Missing entries in the MaxmindDB will be discarded by default. If you want to keep track of missing entries, you can provide default values to be used instead. In your conf.yml add a section under geo.maxmind like so:

geo:
    maxmind:
        on_error:
            city: 'Atlantis'
            latitude: '0'
            longitude: '0'

Installation

As a systemd service

Pick your favourite working directory and git clone https://github.com/vdcloudcraft/fail2ban-geo-exporter.git .

Now run these commands to set up a python virtual environment:

python -m venv .
. bin/activate
pip install -r requirements.txt

Create a file called fail2ban-geo-exporter.service at /etc/systemd/system/

Open that file and paste following content in there:

[Unit]
Description=fail2ban geo exporter
After=network.target

[Service]
Type=simple
User=root
WorkingDirectory=<path>
Environment=PYTHONPATH=<path>/bin
ExecStart=<path>/bin/python3 <path>/fail2ban-exporter.py
Restart=always

[Install]
WantedBy=multi-user.target

Make sure to replace all four(4) instances of <path> in that config with your actual working directory.

Make sure you have a conf.yml in your working directory as described in Configuration

When that is all done, run following commands and your exporter is running and will survive reboots:

sudo systemctl daemon-reload
sudo systemctl enable fail2ban-geo-exporter.service
sudo service fail2ban-geo-exporter start

You should see a list of metrics when you run curl http://localhost:[port]/metrics

As a Docker container

Make sure you have prepared a config as described in Configuration.

Docker images are provided via Docker Hub

To run the exporter in a Docker container, execute the following command

docker run -d \
        -v /etc/fail2ban:/etc/fail2ban:ro \
        -v /var/lib/fail2ban/fail2ban.sqlite3:/var/lib/fail2ban/fail2ban.sqlite3:ro \
        -v /<path-to-your-db>/GeoLite2-City.mmdb:/f2b-exporter/db/GeoLite2-City.mmdb:ro \
        -v /<path-to-your-conf.yml>/conf.yml:/f2b-exporter/conf.yml \
        --name fail2ban-geo-exporter \
        --restart unless-stopped \
        vdcloudcraft/fail2ban-geo-exporter:latest

Make sure that your paths to jail.local and fail2ban.sqlite3 are correct.

Extensibility

Currently there is only one way to geotag IPs and that is with the Maxmind db. But there is a way to provide custom geoIP providers.

If you wish to implement your own method for annotating your IPs, you need to create a Python class and save the module in ./geoip_provider/

You need to ensure following requirements are fullfilled:

  • Your module name is a lower case version of your class name.

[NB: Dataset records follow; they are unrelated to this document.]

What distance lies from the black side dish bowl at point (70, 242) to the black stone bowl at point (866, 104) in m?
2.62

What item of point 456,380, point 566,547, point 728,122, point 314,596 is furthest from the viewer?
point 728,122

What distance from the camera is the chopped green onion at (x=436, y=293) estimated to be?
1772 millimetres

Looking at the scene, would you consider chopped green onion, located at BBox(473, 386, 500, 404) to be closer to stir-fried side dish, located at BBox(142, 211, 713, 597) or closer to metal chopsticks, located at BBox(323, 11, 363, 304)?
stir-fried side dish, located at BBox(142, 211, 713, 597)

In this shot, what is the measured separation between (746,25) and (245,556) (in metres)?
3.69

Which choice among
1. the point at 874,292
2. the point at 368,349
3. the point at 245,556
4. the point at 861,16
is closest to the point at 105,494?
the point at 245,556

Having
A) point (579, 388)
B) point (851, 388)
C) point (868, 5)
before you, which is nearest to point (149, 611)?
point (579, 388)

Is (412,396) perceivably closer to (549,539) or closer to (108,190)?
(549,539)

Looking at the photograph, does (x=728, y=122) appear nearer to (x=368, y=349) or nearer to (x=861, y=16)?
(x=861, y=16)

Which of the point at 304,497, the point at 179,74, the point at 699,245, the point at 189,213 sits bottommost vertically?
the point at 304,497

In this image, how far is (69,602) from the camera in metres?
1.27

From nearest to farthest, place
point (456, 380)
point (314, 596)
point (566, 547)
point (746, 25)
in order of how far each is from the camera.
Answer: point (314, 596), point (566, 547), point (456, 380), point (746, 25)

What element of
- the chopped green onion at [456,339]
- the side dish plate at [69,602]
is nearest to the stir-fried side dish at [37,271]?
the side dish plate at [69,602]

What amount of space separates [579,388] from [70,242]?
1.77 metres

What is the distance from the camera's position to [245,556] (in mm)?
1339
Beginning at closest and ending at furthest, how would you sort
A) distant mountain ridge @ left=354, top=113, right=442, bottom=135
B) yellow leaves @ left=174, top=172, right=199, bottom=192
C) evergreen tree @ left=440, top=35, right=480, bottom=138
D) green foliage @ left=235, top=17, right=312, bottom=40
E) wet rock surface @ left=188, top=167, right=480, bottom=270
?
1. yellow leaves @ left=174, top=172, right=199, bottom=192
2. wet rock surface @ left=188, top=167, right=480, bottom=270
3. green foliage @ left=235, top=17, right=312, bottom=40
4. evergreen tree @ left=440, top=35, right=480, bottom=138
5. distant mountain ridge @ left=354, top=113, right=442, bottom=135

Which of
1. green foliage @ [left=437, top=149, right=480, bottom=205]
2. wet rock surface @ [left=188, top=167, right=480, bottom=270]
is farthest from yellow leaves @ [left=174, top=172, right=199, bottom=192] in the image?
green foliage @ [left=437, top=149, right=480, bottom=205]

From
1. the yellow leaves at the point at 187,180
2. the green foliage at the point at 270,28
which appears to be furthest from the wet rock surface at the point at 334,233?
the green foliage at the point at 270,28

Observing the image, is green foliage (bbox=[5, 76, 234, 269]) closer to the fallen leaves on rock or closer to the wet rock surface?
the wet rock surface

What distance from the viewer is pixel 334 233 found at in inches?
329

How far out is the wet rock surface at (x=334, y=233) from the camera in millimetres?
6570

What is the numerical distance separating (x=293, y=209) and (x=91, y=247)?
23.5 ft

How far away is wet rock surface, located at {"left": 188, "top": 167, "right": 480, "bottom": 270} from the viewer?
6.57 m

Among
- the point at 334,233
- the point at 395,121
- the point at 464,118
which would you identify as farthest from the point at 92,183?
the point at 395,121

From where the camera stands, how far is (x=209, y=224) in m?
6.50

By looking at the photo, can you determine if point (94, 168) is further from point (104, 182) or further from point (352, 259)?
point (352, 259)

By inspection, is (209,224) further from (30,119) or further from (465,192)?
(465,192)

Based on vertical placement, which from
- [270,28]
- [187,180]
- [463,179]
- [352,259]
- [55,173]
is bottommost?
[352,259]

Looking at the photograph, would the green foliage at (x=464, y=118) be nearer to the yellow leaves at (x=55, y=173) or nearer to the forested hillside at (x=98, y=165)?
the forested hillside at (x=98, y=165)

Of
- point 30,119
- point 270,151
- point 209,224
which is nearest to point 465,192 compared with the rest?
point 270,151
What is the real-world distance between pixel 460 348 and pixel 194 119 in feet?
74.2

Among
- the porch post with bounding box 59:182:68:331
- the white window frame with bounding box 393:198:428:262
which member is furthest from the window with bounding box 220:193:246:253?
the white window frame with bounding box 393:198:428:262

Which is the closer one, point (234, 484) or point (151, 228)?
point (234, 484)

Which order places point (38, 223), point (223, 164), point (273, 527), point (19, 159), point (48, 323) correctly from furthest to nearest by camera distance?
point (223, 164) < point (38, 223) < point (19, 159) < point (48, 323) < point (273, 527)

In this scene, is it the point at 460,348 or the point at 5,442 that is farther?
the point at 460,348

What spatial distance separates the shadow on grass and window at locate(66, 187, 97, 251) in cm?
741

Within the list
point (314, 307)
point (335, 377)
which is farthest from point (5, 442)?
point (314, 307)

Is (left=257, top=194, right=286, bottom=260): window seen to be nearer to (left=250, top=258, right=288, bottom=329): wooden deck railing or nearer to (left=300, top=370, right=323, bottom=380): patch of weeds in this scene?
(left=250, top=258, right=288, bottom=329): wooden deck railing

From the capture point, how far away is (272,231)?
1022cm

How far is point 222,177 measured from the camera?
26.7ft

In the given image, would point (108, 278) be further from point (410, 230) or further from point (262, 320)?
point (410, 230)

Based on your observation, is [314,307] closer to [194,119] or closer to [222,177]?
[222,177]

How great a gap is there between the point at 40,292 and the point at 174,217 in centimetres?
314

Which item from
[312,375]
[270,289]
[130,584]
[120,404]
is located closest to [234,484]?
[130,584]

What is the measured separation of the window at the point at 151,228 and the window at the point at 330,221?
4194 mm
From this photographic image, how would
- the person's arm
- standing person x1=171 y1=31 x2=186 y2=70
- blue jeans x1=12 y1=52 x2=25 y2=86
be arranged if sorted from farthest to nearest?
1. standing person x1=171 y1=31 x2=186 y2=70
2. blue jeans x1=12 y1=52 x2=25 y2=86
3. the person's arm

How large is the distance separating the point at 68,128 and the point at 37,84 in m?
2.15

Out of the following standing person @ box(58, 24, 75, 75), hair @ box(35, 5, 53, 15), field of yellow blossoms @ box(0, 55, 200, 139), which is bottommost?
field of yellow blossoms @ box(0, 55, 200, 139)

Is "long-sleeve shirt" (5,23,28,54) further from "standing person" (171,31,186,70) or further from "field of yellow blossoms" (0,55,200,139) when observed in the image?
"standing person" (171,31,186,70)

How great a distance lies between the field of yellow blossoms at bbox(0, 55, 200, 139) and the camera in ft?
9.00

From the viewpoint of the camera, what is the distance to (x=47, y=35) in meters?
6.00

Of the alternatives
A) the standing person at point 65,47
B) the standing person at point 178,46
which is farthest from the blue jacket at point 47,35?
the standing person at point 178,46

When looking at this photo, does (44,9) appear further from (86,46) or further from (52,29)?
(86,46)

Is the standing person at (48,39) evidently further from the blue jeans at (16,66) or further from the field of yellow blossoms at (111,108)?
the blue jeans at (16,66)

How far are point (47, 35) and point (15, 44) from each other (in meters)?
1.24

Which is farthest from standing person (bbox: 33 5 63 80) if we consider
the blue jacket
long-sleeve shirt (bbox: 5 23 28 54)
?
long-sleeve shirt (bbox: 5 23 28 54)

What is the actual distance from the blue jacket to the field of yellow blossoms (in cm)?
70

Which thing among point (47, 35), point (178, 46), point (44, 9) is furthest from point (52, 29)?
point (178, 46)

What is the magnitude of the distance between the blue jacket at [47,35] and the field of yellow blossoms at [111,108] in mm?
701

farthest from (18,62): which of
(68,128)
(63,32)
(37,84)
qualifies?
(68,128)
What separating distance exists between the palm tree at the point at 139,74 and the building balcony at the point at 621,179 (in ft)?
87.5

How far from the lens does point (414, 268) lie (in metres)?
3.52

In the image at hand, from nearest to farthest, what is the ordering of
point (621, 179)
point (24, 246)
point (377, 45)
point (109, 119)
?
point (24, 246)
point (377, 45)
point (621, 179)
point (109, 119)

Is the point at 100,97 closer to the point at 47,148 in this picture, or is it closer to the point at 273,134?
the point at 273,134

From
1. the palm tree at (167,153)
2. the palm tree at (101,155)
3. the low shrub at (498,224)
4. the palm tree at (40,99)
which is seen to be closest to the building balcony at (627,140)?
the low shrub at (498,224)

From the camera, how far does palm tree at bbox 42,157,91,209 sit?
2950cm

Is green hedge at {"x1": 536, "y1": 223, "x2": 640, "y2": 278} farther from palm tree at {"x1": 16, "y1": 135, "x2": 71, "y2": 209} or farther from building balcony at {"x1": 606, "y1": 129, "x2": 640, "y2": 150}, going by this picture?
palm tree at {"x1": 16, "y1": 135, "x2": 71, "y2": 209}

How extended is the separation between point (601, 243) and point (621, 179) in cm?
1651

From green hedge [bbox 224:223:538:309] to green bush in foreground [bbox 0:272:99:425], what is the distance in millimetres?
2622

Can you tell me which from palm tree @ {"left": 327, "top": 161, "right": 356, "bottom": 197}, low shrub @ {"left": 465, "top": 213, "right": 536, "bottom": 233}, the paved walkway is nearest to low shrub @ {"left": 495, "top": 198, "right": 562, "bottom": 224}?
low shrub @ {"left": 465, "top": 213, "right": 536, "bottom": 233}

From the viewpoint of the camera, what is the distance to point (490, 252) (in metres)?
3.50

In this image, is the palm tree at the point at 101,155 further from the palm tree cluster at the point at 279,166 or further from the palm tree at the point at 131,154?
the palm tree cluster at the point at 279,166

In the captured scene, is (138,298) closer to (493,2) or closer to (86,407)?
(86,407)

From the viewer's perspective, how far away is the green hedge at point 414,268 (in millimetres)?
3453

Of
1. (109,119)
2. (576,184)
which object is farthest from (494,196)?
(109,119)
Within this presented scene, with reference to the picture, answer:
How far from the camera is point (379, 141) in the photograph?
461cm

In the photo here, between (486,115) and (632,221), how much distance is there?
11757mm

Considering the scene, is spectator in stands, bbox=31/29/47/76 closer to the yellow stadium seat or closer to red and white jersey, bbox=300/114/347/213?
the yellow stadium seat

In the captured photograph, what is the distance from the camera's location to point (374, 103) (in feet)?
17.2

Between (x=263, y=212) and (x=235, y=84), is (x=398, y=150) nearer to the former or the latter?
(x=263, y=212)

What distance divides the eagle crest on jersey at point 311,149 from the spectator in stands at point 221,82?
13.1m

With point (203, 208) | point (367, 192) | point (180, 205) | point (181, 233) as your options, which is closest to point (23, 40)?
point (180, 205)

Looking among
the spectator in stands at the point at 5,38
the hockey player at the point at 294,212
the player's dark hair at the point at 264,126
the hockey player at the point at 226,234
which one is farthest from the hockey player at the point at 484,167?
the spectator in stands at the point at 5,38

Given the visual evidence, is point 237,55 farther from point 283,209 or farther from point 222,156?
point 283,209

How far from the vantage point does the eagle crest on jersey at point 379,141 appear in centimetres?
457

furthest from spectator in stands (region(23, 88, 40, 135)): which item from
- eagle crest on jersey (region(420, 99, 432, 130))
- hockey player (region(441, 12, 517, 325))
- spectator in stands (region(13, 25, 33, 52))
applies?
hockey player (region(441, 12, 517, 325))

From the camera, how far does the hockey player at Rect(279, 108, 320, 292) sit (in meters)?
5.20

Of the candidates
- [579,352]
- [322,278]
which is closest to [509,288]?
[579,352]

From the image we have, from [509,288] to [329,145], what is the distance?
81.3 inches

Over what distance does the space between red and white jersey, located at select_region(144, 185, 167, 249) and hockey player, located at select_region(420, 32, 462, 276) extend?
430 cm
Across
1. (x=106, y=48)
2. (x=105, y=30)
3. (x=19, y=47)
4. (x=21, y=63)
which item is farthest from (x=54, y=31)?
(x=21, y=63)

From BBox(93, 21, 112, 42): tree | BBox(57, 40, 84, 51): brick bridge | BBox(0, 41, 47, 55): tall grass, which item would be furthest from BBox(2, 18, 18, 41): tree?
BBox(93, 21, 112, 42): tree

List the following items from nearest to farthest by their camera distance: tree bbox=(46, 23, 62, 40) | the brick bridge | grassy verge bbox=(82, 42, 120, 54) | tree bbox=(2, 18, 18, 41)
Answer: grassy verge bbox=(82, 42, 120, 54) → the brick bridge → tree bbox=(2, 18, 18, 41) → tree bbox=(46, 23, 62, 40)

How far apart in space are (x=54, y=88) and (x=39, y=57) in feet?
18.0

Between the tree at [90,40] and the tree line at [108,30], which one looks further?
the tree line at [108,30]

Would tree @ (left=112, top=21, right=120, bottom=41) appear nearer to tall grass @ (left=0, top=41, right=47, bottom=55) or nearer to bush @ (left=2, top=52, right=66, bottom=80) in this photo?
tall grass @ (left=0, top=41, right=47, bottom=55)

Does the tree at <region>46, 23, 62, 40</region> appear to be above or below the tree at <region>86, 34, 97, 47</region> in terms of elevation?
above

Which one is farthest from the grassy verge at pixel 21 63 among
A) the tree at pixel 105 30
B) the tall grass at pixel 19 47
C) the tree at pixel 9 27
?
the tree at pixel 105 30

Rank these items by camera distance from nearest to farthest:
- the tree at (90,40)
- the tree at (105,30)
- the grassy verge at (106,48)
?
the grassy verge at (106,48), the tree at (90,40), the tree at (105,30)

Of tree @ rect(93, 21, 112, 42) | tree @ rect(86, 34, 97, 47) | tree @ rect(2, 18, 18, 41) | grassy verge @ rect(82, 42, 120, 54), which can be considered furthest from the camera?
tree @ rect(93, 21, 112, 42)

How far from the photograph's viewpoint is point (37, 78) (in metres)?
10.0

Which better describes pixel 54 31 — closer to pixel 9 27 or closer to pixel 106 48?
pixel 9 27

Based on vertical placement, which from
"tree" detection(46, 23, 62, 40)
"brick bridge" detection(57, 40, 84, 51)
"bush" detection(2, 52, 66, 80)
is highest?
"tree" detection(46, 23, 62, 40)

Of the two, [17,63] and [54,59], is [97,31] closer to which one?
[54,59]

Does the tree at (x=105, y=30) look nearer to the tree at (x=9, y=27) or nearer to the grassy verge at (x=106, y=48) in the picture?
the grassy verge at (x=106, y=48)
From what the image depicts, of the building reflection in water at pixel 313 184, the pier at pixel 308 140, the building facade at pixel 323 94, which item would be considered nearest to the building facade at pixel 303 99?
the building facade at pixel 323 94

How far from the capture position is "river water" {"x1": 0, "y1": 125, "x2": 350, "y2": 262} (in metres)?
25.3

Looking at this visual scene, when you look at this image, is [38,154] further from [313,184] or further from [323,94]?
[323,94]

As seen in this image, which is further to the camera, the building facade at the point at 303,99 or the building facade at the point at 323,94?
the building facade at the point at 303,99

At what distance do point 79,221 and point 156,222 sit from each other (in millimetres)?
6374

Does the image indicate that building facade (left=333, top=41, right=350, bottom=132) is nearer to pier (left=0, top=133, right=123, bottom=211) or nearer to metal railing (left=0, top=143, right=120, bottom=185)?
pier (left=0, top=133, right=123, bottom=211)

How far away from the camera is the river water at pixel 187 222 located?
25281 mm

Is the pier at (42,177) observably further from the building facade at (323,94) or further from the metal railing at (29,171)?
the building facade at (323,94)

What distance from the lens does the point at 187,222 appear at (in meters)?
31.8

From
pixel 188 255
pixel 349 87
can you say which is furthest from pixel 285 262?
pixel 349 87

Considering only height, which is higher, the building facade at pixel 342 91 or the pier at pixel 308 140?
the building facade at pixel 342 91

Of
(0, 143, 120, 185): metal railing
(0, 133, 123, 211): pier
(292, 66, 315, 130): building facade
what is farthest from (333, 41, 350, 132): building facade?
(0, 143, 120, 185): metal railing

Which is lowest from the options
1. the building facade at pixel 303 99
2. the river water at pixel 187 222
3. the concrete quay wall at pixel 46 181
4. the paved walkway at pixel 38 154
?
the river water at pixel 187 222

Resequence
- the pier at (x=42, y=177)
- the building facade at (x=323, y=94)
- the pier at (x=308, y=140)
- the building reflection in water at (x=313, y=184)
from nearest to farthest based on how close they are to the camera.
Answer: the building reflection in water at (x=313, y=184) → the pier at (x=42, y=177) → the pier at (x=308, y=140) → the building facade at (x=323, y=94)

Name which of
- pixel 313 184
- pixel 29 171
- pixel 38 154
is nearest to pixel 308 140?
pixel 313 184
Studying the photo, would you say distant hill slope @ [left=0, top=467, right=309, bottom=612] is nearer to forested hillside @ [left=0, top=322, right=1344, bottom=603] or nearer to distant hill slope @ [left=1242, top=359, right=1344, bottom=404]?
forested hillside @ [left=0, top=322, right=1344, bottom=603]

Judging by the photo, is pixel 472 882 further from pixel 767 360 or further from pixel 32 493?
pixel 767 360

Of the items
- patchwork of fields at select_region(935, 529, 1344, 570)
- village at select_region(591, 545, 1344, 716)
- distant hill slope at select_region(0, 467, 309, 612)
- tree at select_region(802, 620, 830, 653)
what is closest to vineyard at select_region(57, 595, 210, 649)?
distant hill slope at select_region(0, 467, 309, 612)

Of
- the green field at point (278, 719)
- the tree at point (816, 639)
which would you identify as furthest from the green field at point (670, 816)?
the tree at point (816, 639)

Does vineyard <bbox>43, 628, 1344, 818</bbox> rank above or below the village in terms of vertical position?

E.g.: Class FancyProvider, module ./geoip_providers/fancyprovider.py
  • Your class has a constructor that accepts a single parameter. This will be the parsed conf.yml that will be passed to the class.
  • Your class implements a method annotate(ip), that takes in a single IP as a string and returns a dictionary with all additional labels for Prometheus to use. Do not include the IP itself as a label.
  • Your class implements a method get_labels() that returns a list of strings with the label names it's going to provide.

When all that is given, you can just put your class name with[!] capitalization into the configuration under geo.provider and enjoy the fruits of your labour.

Be aware that the enable_grouping setting will use only the labels provided by your class to aggregate locations.

If you do create another provider class and think other people might find it useful too, I'll gladly review pull requests.

Grafana dashboard

The files dashboard-*.json include a complete definition for either grouping configuration to display your banned IPs on a worldmap and count all banned IPs per jail.